The fire-haired daughter, possibly apprentice to a smith or other metalworker, turned to the merchant and pulled the lanyard tucked into her belt. As she undid the lanyard’s knot, Karras counted only five of the smallest sized iron rôtin strung on it. She laid one upon the counter plank.
“Just two,” she said sharply, and the merchant shrugged, putting aside four of the six large candles that he held.
Karras almost stepped in.
He had more than enough rôtin, in steel, brass, and even copper as well as iron. He also carried a pouch of silver coins from the nearby Numan nations of Malourné and Witeny, as needed for some trades and outright purchases. But he stalled in three steps.
If he offered help in the middle of a barter, it might be seen as implied debt rather than charity for the one he tried to help. By the look of her, the young woman did not look like she would take kindly to it either way. And more than this…
Nearly all of the merchant’s lanterns and lamps were of good metals, from iron to tin and a few of copper. Even a simple apprentice could offer services or goods of better value than rôtin… and for more than two candles. So why did the merchant not barter for better instead of insisting upon clan-authorized rôtin from this woman?

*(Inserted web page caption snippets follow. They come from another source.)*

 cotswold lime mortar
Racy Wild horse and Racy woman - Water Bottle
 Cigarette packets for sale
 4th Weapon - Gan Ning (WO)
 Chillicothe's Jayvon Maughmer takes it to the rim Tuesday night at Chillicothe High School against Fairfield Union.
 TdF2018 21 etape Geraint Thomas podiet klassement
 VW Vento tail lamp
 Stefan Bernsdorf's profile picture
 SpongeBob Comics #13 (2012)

Karras did not care much whether he bartered or bought, and the latter was better as far as he was concerned. Human coin was efficient
without the complication of being certain that one had what another wanted in trade.
The young woman straightened, shoulders back and head high, as she walked away with only two candles and the old woman hanging on to her arm for support.

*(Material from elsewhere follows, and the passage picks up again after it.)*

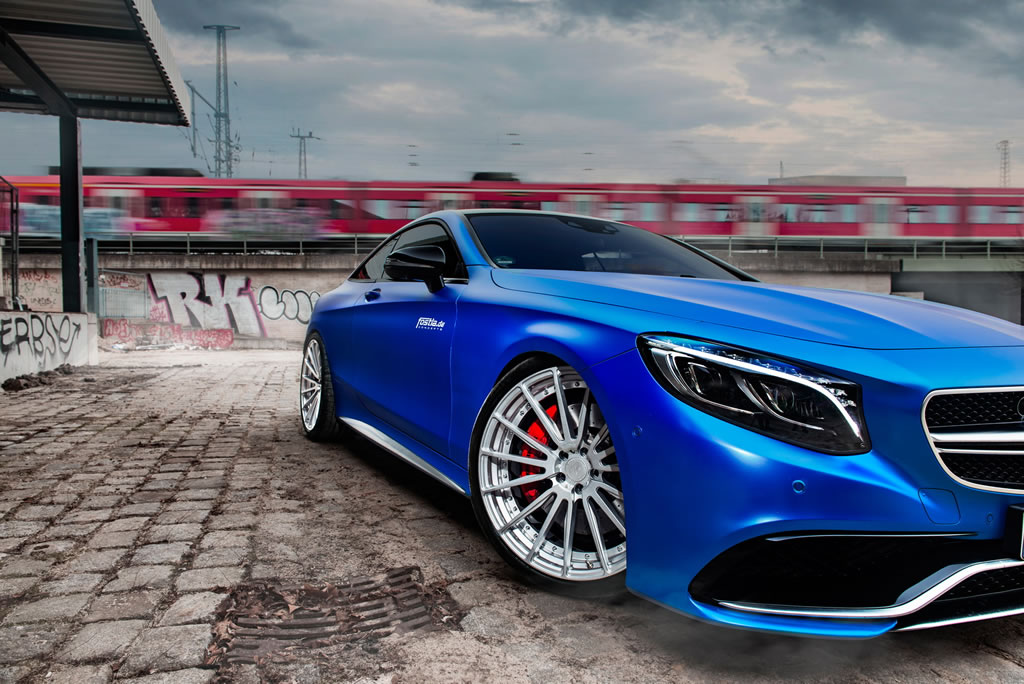 Beastly Mercedes-AMG S63 S Coupe By Fostla 4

Karras glared spitefully at that skinny-for-a-rughìr merchant stringing one small iron rôtin on his already heavily laden lanyard. His people’s backward ways began to disgust him even more. It might have been this, or the woman’s hair and eyes, or just a lack of anywhere else to go, that made him follow her. And he did so at a distance, all the way to lowest underground level… the “underside” of his own settlement.

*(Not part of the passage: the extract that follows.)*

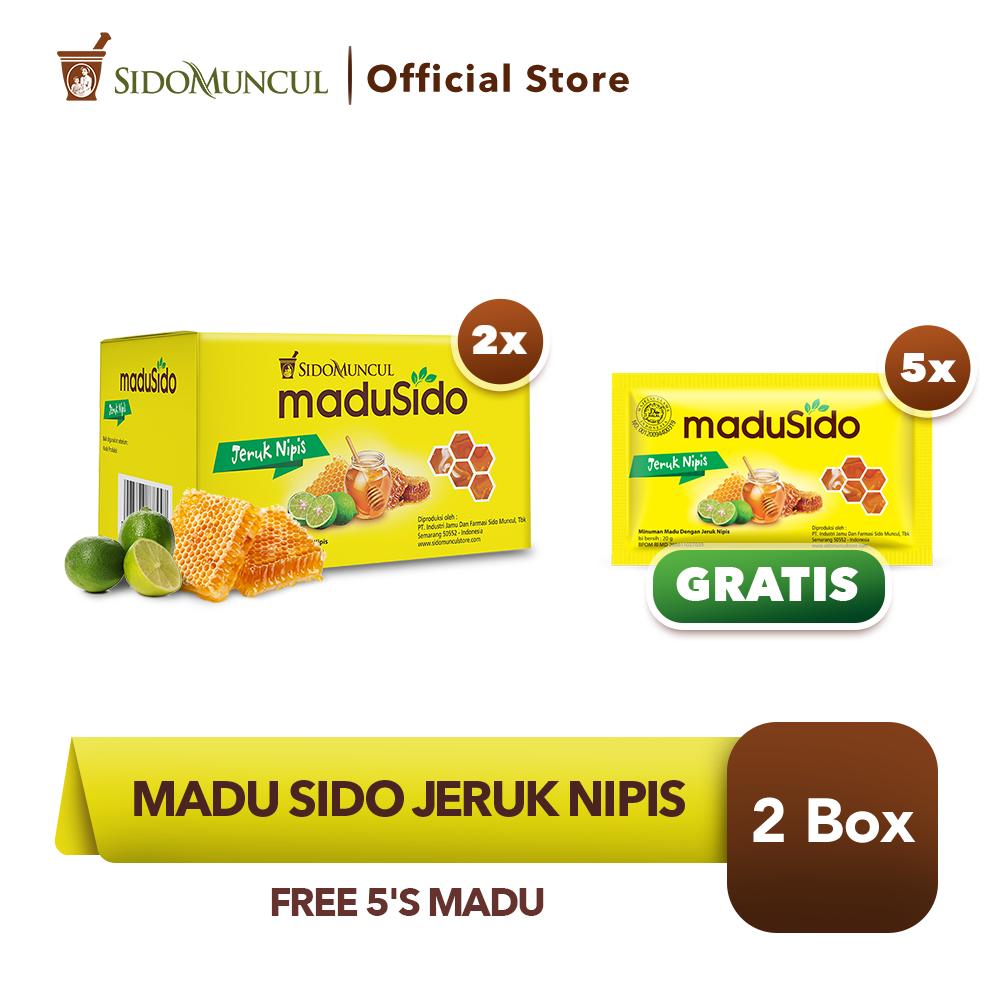 Sido Muncul Madu Sido Jeruk Nipis 2x10's Murni - FREE 5's Madu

He watched as the pair slipped down a dark passage beyond the mainway and into an open door where orange-red light barely escaped. He heard the clank and screech of metal and the wheeze of a bellows. It was puzzling that the woman took her elderly companion with her as she returned to work, and more so that any smithy—by the bellows’ sound—would be situated this deep and in the underside.
When he crept closer, it was even more puzzling than that.
Inside the dim establishment, two males in scarred leather aprons worked at side benches on various iron objects. In the far back through another door, he spotted the old woman in a rear room with a simple old table, three stools, and one chair. She set to lighting a fire in a soot-stained small hearth.
This was more than just a smithy tucked away in a deep forgotten place; it was a paltry home as well. The red-haired woman set the candles aside on a rear bench near a very small stack of iron ingots, and then she heaved on chains to set the counterweights to keeping the bellows sucking up smoke from the forge. But when Karras expected to see perhaps a father at the forge, there was no one there.
The woman of red-hair picked up the hammer upon the anvil and set to work.